Purpose: Aerobic exercise training has been used in patients with stable heart failure (HF) to reduce the risk of clinical events. However, due to patient heterogeneity, some patients may experience a decrease in functional capacity due to such training. The purpose of this study was to estimate the proportion of HF patients participating in a training program who had negative responses to such therapy and to compare them with a concurrent control group.
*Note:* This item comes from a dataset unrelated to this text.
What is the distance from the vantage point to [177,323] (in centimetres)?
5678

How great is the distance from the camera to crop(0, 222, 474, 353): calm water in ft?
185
Methods: Baseline and 3-month peak V˙O2 measurements were obtained on 1870 HF subjects who were randomized to receive either an exercise training program or a control program of usual care without exercise training. The exercise program consisted of supervised walking or stationary cycling 3 d·wk−1 for 12 wk as well as a 2-d·wk−1 home exercise program after completing 18 supervised sessions. A negative response was defined as a baseline-to-3-month decrease in peak V˙O2 of at least 5 mL·kg−1·min−1, which was two times the SD of the control group’s change in peak V˙O2.
Results: The mean ± SD change in peak V˙O2 in the exercise group and control group was 0.8 ± 2.5 mL·kg−1·min−1 and 0.2 ± 2.5 mL·kg−1·min−1, respectively (P < 0.001). The percentage of negative responders in the exercise and control groups was 0.9% and 2.3% (P = 0.02).
Conclusions: The low negative response rate in the exercise group combined with the slightly higher rate in the control group and equal variability in the exercise and control groups suggests that few if any subjects had training-related negative peak V˙O2 responses. These findings support current exercise recommendations for HF patients.